Alla luce del precedente incontro giocatosi quattordici giorni prima, gli equilibri sono davvero diversi e la partita da giocare alla stadio "11 giugno" di Tripoli sembra davvero aperta a qualsiasi soluzione.
La compagine ghanese ha avuto la meglio sull'Algeria ai supplementari, dopo aver pareggiato la partita solo al 90° minuto, ma è una squadra rodata ed avvezza a giocare partite importanti, avendo vinto il torneo nel 1978.
La sfida viene sbloccata da un gol di Alhassan al 38°, che permette alle "Stelle Nere" di concludere il primo tempo in vantaggio. Nella ripresa la reazione della Libia è veemente e gli sforzi vengono premiati al 70° quando Al-Beshari riporta in equilibrio il match.
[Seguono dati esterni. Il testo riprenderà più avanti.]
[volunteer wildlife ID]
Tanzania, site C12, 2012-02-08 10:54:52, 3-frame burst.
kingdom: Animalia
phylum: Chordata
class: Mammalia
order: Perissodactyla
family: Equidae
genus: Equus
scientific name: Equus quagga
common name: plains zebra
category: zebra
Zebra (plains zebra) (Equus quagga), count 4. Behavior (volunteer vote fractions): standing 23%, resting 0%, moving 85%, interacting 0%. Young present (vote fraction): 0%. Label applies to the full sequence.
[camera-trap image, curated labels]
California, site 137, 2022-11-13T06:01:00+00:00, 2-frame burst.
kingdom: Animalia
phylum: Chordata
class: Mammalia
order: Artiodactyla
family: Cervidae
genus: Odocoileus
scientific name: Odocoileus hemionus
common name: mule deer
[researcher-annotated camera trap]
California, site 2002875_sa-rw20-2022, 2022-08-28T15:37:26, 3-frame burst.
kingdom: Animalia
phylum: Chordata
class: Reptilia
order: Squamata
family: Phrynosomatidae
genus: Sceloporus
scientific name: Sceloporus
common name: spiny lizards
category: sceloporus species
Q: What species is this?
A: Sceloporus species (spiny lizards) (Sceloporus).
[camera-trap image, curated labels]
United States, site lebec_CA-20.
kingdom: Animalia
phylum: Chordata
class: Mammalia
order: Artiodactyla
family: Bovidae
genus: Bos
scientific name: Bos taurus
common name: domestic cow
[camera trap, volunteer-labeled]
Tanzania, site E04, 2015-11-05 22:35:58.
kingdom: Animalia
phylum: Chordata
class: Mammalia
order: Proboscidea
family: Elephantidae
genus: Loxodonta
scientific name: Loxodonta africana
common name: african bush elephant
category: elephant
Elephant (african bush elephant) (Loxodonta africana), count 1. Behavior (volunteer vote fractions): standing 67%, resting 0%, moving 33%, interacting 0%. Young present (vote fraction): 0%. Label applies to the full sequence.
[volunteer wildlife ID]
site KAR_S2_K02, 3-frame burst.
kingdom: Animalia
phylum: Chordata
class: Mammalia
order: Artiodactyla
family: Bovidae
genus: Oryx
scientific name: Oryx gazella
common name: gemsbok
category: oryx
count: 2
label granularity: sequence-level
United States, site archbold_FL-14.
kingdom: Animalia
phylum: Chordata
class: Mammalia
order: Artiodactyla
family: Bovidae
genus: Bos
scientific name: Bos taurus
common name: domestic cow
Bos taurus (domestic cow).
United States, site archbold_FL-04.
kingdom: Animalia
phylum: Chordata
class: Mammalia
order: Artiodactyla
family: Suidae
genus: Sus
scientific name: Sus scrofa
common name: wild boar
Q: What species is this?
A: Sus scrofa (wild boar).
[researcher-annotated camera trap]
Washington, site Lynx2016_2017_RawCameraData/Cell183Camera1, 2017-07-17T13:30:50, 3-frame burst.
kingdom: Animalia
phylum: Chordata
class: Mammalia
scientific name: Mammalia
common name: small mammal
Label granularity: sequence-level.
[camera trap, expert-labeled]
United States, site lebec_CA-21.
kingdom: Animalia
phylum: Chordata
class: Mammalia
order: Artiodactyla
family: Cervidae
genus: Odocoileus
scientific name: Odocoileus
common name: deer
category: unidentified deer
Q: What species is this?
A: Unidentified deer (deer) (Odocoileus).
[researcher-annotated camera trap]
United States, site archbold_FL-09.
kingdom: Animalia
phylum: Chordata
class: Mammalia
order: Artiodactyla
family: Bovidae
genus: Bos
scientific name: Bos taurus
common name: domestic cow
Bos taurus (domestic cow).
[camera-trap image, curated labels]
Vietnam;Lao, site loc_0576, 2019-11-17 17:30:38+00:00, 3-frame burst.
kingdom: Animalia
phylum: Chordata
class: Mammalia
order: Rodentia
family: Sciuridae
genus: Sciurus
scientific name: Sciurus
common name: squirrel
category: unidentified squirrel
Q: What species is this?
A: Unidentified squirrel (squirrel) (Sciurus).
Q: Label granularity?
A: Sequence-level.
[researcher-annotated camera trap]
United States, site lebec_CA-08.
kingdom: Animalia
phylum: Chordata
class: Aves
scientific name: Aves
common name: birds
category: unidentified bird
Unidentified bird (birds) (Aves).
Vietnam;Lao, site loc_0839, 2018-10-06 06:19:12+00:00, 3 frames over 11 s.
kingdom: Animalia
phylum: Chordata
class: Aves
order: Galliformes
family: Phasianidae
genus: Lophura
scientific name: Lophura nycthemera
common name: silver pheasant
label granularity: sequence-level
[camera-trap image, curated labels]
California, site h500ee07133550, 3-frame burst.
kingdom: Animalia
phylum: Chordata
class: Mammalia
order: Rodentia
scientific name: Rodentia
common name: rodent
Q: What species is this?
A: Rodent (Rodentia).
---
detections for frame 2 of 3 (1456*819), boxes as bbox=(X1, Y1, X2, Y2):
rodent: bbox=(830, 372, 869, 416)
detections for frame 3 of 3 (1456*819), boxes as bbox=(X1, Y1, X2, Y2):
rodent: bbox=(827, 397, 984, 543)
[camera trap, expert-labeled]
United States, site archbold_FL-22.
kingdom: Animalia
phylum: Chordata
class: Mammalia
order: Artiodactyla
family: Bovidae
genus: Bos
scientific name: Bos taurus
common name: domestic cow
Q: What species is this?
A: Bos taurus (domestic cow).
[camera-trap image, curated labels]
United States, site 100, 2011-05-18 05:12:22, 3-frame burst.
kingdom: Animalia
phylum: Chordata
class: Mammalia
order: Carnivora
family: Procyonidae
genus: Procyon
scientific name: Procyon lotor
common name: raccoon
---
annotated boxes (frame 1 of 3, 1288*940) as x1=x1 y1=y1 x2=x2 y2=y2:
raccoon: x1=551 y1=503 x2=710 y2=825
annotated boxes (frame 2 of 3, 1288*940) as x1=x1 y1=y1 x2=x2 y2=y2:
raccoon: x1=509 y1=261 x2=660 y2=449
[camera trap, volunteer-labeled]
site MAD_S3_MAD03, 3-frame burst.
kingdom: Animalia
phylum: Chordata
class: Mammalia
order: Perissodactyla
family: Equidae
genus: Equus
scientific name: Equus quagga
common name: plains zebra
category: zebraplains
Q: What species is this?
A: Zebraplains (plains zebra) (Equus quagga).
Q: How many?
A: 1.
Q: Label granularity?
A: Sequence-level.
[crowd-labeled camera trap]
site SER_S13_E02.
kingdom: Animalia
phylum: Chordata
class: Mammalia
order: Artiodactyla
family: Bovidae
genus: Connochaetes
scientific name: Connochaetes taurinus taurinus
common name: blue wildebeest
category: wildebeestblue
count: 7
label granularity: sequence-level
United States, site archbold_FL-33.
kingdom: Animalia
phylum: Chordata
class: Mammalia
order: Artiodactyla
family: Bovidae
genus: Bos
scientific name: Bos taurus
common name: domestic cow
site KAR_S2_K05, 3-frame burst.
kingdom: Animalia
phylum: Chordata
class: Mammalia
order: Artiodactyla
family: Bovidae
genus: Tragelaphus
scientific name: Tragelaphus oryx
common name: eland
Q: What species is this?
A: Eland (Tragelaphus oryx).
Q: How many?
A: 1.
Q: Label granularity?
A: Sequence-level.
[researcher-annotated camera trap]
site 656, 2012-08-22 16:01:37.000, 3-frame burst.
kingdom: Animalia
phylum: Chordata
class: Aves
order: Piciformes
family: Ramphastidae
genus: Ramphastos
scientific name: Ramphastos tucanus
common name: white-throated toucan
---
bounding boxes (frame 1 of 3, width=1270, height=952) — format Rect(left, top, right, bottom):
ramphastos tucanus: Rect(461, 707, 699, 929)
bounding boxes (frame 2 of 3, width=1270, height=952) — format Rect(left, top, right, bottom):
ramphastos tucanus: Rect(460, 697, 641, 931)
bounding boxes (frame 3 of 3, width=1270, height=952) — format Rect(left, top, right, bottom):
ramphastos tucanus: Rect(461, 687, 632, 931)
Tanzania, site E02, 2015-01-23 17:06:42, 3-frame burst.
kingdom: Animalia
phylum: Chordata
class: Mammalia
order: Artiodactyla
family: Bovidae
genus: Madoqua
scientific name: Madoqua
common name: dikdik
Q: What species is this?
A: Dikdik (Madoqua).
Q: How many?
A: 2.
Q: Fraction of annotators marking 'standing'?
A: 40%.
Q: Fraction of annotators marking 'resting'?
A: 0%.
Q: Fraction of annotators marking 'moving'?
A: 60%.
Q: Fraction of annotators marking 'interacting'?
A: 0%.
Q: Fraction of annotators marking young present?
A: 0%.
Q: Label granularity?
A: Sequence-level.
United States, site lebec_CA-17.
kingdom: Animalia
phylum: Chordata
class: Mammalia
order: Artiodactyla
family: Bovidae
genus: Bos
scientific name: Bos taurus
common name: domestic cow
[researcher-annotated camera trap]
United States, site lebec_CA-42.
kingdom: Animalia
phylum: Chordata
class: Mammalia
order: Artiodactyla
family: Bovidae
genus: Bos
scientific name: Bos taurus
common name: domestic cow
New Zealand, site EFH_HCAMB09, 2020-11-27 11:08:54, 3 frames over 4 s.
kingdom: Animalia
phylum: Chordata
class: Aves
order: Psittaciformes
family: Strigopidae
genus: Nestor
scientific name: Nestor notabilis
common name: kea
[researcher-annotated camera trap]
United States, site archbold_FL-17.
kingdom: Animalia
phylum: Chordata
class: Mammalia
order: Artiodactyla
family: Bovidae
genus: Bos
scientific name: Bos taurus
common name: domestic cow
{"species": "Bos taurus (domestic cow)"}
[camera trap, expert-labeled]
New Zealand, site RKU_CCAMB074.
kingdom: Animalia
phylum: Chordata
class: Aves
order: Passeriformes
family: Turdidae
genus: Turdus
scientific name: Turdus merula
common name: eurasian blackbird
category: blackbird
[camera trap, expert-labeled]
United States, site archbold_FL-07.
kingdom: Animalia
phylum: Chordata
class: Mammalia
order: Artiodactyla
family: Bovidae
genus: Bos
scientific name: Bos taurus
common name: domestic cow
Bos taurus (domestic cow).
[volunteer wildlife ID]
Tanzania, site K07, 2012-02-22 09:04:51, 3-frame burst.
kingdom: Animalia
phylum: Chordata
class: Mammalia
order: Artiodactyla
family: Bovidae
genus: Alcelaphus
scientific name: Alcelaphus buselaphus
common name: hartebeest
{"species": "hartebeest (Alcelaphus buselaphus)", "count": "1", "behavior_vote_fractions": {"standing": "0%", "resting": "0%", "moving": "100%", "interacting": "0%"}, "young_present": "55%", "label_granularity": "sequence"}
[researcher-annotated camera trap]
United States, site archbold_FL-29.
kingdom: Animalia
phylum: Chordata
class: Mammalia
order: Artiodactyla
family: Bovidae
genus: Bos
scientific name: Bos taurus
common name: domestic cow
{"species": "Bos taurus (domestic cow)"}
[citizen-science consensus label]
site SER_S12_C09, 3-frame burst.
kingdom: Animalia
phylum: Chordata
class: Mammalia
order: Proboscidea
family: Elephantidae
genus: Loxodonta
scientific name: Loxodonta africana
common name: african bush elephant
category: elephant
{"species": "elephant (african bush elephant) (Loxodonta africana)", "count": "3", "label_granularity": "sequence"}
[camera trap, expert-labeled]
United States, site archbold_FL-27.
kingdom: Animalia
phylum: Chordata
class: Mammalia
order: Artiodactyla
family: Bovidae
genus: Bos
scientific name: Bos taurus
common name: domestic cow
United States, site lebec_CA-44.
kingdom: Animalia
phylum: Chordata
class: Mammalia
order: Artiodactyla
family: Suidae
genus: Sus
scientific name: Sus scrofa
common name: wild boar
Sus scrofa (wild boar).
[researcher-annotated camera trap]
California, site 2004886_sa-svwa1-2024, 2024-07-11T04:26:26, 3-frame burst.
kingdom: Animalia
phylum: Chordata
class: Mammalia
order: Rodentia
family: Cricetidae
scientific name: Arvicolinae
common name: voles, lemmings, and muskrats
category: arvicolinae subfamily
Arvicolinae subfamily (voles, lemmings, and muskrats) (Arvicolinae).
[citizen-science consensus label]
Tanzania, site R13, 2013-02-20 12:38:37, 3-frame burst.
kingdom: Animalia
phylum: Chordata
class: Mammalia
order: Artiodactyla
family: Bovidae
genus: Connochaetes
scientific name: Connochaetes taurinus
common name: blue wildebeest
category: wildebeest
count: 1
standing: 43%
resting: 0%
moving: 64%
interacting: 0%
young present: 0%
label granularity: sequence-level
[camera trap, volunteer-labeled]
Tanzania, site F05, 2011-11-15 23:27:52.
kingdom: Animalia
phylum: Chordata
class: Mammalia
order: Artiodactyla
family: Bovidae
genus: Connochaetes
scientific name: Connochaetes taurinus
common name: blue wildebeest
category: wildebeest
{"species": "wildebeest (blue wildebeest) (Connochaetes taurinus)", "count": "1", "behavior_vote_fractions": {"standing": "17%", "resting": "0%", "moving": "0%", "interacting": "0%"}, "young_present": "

Il risultato non cambia dopo i supplementari e sono quindi necessari i rigori per determinare il vincitore: la serie si protrae ad oltranza ed all'ottavo rigore Abdallah Zeiyu sbaglia per la selezione libica, consentendo al Ghana di vincere il torneo.


Difficile trovare lati positivi nell'essere arrivati secondi senza aver mai perso sul campo e nella storia del calcio non resta grande ricordo delle belle partite disputate dalla Libia.
Resta negli annali il premio conferito a Fawzi Al-Issawi come miglior giocatore della manifestazione, a conferma del valore del giocatore, che sfortunatamente non avrà l'opportunità di misurarsi con un livello di calcio superiore a quello libico.
Ancora una volta il mondo del calcio ci dimostra come i valori sulla carta possono essere ribaltati sul campo, quando organizzazione e temperamento possono colmare possibili lacune tecniche.
Peccato che questa costruttiva esperienza non abbia consentito alla Libia di ripetersi nel tempo e le eliminazioni al primo turno nel 2006 e nel 2012 sanciscono decisi passi indietro nell'evoluzione calcistica dal paese.
La "quasi impresa" del 1982 resta comunque esempio tangibile di un gruppo forte e motivato che per due settimane ha fatto sognare un paese pesantemente segnato dal retaggio politico.